## Material for this task
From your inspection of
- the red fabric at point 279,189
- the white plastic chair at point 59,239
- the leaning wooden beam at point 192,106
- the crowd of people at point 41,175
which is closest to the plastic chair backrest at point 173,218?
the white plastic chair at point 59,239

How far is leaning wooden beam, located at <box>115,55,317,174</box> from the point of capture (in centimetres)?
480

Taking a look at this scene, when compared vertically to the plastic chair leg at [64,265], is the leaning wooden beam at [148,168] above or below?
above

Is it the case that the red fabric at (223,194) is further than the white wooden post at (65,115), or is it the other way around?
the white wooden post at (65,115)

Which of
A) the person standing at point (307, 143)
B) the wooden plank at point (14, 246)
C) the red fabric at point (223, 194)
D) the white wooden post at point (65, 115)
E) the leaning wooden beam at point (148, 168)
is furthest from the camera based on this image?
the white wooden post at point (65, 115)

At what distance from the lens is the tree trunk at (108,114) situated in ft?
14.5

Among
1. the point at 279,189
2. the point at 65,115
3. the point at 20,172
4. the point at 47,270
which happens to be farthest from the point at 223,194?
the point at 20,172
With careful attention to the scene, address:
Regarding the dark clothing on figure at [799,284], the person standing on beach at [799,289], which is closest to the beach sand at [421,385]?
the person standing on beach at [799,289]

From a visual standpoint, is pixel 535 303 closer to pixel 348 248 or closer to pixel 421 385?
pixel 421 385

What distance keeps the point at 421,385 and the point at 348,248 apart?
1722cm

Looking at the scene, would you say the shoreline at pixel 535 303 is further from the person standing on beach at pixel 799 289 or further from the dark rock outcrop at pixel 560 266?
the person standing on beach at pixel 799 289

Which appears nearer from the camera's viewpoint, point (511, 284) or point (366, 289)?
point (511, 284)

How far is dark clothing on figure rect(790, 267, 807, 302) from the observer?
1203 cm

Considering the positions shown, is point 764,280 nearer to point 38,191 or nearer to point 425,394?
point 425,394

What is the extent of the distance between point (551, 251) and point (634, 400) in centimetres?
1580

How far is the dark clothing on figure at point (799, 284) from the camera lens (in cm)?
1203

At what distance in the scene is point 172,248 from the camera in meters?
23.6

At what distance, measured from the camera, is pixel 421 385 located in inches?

## Task instructions
Set down all of the lines above verbatim, from the first through the last, keeping their order and wording unchanged.

## Task result
From your inspection of
- the red fabric at point 279,189
- the white plastic chair at point 59,239
- the leaning wooden beam at point 192,106
- the crowd of people at point 41,175
which is closest to the plastic chair backrest at point 173,218?
the white plastic chair at point 59,239

How far is leaning wooden beam, located at <box>115,55,317,174</box> from the point of capture (in centimetres)?
480

Taking a look at this scene, when compared vertically to the plastic chair leg at [64,265], is the leaning wooden beam at [148,168] above or below?
above

Is it the case that the red fabric at (223,194) is further than the white wooden post at (65,115), or is it the other way around?
the white wooden post at (65,115)

Which of
A) the person standing at point (307, 143)
B) the wooden plank at point (14, 246)
C) the red fabric at point (223, 194)
D) the white wooden post at point (65, 115)
E) the leaning wooden beam at point (148, 168)
is furthest from the camera based on this image?
the white wooden post at point (65, 115)

At what distance from the lens is the tree trunk at (108,114) situated in ft?
14.5

Among
1. the point at 279,189
2. the point at 65,115
3. the point at 20,172
4. the point at 47,270
which happens to be farthest from the point at 223,194?
the point at 20,172
With careful attention to the scene, address:
Regarding the dark clothing on figure at [799,284], the person standing on beach at [799,289], which is closest to the beach sand at [421,385]?
the person standing on beach at [799,289]

From a visual standpoint, is pixel 535 303 closer to pixel 348 248 or closer to pixel 421 385?
pixel 421 385

What distance keeps the point at 421,385 and the point at 348,248 apart?
1722cm

Looking at the scene, would you say the shoreline at pixel 535 303 is further from the person standing on beach at pixel 799 289 or further from the dark rock outcrop at pixel 560 266?
the person standing on beach at pixel 799 289

Which appears nearer from the camera's viewpoint, point (511, 284) or point (366, 289)?
point (511, 284)

How far is dark clothing on figure rect(790, 267, 807, 302) from the observer?
1203 cm

Considering the positions shown, is point 764,280 nearer to point 38,191 or nearer to point 425,394?
point 425,394

What is the extent of the distance between point (551, 251) and point (634, 400) in centimetres?
1580

How far is the dark clothing on figure at point (799, 284) from the camera lens (in cm)?
1203

At what distance in the scene is point 172,248 from the camera in meters?
23.6

At what distance, measured from the camera, is pixel 421 385 located in inches?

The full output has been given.